* [WHAT YOU NEED TO DO] Retype the lines of the records verbatim, beginning at the line that contains "How far from" and continuing through the last line of the records.

>> start SOURCE MATERIAL

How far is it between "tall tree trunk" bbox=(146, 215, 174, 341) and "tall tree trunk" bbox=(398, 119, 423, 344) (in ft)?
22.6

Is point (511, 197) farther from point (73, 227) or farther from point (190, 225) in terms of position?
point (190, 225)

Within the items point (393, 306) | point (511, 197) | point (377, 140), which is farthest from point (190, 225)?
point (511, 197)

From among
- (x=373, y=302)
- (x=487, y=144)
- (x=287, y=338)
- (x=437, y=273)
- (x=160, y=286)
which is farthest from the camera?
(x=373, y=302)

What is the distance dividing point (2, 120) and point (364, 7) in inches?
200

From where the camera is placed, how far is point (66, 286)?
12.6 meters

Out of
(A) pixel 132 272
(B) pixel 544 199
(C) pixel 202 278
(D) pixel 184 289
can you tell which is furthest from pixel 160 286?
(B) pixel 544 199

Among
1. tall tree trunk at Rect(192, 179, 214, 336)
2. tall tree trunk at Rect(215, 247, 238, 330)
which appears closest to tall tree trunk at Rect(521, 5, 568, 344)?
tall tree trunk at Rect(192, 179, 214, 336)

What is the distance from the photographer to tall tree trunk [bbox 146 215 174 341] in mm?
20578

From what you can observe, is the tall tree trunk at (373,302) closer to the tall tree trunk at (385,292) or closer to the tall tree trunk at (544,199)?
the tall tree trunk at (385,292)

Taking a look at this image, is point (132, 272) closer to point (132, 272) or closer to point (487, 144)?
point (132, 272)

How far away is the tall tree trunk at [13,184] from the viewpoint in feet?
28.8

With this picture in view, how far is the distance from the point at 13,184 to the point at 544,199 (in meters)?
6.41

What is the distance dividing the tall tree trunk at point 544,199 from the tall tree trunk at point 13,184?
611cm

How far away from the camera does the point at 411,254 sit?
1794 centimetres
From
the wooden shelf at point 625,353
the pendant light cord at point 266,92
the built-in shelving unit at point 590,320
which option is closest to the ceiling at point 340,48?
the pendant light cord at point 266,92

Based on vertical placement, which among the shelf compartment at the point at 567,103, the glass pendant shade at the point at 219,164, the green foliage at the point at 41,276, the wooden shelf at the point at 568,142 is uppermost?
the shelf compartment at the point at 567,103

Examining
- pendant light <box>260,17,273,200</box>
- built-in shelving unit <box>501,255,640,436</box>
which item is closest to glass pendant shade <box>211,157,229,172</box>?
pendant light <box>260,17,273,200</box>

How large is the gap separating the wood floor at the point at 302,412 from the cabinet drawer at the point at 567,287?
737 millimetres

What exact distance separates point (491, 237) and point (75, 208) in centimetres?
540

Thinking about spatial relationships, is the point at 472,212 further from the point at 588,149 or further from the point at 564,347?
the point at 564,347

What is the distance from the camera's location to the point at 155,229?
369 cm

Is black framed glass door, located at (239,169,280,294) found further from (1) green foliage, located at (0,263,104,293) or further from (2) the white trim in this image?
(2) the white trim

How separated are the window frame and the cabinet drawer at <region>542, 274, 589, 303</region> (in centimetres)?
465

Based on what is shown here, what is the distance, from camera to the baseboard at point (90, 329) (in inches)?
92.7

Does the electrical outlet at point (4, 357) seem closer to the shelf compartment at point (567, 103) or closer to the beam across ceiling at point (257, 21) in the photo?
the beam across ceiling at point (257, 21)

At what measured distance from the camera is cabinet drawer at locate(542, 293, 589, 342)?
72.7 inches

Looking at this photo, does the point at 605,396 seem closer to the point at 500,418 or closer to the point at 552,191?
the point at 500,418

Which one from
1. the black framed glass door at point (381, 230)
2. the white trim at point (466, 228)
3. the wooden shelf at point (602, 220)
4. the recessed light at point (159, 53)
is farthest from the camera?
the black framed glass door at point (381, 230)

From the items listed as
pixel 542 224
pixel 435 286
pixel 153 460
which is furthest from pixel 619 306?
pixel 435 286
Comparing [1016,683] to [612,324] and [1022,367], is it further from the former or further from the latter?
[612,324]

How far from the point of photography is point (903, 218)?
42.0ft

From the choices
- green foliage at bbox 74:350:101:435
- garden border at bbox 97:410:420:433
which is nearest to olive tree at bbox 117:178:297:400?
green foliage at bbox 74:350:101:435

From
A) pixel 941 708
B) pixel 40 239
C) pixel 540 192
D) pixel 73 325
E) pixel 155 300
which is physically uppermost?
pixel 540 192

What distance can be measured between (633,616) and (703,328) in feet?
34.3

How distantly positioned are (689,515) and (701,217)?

>> end SOURCE MATERIAL

* [TASK OUTPUT]
How far from the point of photography is point (903, 218)?
42.0ft

From the choices
- green foliage at bbox 74:350:101:435
- garden border at bbox 97:410:420:433
which is nearest to olive tree at bbox 117:178:297:400?
green foliage at bbox 74:350:101:435

From
A) pixel 941 708
B) pixel 40 239
C) pixel 540 192
D) pixel 73 325
E) pixel 155 300
which is physically uppermost?
pixel 540 192

What distance can be measured between (633,616) and (703,328) in feet?
34.3

How distantly positioned are (689,515) and (701,217)?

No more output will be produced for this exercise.